Just like Gianluca for Stephane it is the first time in the finals of Best Sommelier of Belgium. Not that I want to discourage them, but until now not too many people or non for as far as I remember have won Best Sommelier of Belgium at their first participation… so maybe it is up to Stephane or Gianluca to write history 🙂
Stephane is, although he has done 2 years of hotel management school in Namur, a man of the practice. He has learned by doing… so autodidact in a way. Before starting to work for the Michelin starred restaurant La table de Maxime he has gained lots of experience and knowledge at the Michelin starred restaurant Zur Post in the little town of Saint – Vith.
Just like with all the other sommeliers here are the answers to the 10 questions I asked him:
What is your favorite wine region to work with?

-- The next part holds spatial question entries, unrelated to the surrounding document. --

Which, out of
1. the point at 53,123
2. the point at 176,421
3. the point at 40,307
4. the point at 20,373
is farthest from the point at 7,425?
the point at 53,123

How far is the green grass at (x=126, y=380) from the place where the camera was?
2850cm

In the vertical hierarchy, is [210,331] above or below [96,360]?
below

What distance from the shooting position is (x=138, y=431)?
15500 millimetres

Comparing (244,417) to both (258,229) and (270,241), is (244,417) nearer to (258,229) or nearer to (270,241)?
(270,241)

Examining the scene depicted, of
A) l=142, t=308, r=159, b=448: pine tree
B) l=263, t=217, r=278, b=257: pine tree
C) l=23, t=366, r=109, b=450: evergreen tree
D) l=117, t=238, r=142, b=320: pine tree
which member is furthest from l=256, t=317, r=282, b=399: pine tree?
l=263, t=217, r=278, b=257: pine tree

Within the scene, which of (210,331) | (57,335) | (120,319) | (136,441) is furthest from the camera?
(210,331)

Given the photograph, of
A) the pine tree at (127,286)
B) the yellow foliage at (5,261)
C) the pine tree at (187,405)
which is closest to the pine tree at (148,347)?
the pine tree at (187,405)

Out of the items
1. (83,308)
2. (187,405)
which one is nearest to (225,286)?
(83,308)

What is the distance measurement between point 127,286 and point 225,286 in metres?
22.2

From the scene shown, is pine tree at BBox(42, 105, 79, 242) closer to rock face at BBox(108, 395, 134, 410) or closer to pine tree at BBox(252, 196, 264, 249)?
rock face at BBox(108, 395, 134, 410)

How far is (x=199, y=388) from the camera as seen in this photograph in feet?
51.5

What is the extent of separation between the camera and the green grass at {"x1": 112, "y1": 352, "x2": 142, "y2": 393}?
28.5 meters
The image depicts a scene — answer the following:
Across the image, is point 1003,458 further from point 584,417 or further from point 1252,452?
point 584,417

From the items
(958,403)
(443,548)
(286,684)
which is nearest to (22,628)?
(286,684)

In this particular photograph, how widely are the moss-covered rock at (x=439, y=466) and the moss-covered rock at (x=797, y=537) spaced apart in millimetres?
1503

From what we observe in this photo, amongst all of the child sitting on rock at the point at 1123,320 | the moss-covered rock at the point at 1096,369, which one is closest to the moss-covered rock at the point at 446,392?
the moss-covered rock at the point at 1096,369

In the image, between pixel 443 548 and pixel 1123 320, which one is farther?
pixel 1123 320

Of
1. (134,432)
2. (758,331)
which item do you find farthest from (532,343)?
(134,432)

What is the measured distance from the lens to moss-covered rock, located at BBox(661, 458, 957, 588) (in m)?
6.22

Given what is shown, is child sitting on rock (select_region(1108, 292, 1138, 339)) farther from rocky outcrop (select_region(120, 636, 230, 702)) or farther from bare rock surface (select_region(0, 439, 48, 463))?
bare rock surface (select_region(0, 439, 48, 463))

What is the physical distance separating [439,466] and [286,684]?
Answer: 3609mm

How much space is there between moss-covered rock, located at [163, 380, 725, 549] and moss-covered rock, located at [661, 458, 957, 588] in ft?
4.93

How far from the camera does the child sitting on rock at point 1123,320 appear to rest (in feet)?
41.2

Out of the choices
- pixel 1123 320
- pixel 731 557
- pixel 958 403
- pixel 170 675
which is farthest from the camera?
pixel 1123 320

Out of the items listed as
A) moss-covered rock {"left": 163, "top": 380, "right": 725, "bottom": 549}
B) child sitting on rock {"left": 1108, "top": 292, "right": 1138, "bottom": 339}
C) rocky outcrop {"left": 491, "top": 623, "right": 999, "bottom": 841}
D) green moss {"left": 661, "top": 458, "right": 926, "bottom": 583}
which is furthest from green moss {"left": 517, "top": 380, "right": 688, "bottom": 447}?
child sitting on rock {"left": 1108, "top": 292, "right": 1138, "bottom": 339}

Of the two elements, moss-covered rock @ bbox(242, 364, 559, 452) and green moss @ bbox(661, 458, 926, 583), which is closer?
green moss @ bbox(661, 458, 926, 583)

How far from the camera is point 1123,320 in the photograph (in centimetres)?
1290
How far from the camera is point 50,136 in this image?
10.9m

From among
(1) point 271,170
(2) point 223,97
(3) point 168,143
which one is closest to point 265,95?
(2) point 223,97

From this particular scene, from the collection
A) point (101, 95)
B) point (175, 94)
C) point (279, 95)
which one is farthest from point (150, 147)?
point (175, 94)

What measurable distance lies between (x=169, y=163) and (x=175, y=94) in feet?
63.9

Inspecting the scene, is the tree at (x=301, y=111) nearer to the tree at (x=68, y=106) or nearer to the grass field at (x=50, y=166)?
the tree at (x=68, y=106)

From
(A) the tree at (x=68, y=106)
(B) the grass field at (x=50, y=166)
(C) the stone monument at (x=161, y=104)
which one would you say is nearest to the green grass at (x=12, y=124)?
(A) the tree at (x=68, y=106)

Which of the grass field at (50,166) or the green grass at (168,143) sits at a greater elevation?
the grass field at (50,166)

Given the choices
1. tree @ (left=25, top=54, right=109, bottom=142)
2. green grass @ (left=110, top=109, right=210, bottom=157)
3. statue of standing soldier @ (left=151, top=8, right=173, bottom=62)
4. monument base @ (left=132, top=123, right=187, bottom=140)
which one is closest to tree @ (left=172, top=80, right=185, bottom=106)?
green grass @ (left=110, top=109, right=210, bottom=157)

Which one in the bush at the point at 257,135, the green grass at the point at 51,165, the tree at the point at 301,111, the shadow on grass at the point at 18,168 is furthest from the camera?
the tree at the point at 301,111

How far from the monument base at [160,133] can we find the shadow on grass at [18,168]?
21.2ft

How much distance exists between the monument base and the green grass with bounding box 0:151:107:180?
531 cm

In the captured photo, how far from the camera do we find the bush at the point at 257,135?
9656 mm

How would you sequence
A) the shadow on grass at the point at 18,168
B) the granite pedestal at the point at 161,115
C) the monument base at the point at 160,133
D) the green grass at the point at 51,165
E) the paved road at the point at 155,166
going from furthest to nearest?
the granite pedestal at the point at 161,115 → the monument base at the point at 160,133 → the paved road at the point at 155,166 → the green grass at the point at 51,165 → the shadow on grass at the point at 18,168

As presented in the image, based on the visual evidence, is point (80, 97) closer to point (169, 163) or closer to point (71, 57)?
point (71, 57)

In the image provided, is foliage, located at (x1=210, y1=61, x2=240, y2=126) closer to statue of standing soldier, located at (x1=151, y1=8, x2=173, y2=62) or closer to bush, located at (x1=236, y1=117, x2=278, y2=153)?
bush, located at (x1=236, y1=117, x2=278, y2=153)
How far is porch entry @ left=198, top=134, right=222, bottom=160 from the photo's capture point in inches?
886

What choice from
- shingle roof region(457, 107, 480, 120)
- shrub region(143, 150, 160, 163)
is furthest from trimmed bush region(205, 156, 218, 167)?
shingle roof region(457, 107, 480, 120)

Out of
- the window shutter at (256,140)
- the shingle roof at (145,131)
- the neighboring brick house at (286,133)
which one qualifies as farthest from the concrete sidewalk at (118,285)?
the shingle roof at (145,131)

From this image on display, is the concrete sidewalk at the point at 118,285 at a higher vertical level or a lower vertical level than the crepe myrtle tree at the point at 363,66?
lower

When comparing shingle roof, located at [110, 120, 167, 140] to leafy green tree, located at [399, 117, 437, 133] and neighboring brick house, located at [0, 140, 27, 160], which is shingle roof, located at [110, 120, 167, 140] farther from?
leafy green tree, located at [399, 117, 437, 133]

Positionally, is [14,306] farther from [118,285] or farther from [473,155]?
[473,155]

I always prefer saying that I give preference working with a particular wine estate rather than with a region. Every region has its artists that try every day to transcend their terroir. Estates that take all measures needed to make a wonderful end product, that prefer focusing on quality instead of quantity, who experiment in terms of winemaking and participate in the variety of wine. A great wine is in my opinion nothing without the hand of man.
What does it take to be a good sommelier according to you?
It is a job that is very complete. It requires both an incredible amount of knowledge but also a lot of physical and organizational skills. The sommelier is somehow an extension of the culinary art in the restaurant and is always first in line to learn about the feelings/comments of customers towards their meal. He must also show a lot of psychology while remaining discrete and humble. He must constantly put in question his own knowledge and to learn and be informed about changes, evolutions in the world of wines.
Is the job of a sommelier underestimated/valued?
I think a bit of both. In the kind of restaurant I work at, a sommelier is sometimes overestimated by customers that forget that the pleasure and experience of a restaurant is the work of a whole team not only 1 individual. On the other hand he is underestimated by chefs on their ‘”intellectual” and artistic approach. Only very few customers dare to trust them fully and be carried away in the ‘adventure’ that is offered to them
When and how did you get the passion for wine?
I’ve always been looking for the good and the beautiful.The wine somehow presented itself as it always should have been there… I remember when I was a child, a friend of mine’s dad had a very beautiful cellar where I always loved to go to admire the bottles 🙂 .
Who is your big example in the wine/sommelier world?
In terms of wine, I am self-taught. I always considered things with my own sensibility. However, I appreciate the humility of Serge Dubs and approach to wine-food pairings Alain Senderens.
What is your approach for pairing wines(or other beverages) with dishes?
This is without any doubt the most difficult question! First I mostly take into account the preparation rather than the product as such. Only after having understood its preparation I try to associate it with wine. I try to give the least possible importance to the ideas and ‘obligations’ proposed in textbooks but rather respecting as much as possible the customer’s taste. That’s always why I take the trend of « nature » wines in consideration from the distance. A detail I love to work with is the visual aspect ! Its importance of the visual aspect of a wine or the label are often diminished.
Which wine region would you recommend everybody to visit and why?
I’m of the opinion that every wine region has its treasures, heritage and is worth visiting. One that I’m thinking of in particular is Wachau. It is a small Austian valle somewhere along the Danube and is a UNESCO world heritage site. In this region they produce some of the best white wines in the world and the region is rich in heritage and architecture. At the summer solstice, all residents light up the hills with thousands of torches and ride on boats to party while each village takes fireworks. Magical!!
For which wine would you make a big sacrifice to be able to taste?
In that case I’ll have to make lots of sacrifices:-) 🙂 At this moment I’d love to taste old vintages both red and white from Clos Rougeard.
What is your most wonderful memory of hotel management school or viticulture studies?
I only did 2 years of hotel management school in Namur … so I don’t have too many souvenirs. I did appreciate the courses on cigars that I had with a few friends, we all always used to chip in to be able to taste the « big models » on evenings at boarding school.
A culinary or wine experience everybody should have had besides have a meal at your restaurant, shop, winery, etc..?
The current offer is so big that it is impossible for me to remember a particular experience. This is probably what makes the richness of the wine and gastronomy. I just want to say that I’m open for new experiences, knowledge and diversity. Also always keep a cool head and avoid following “fashion” to much.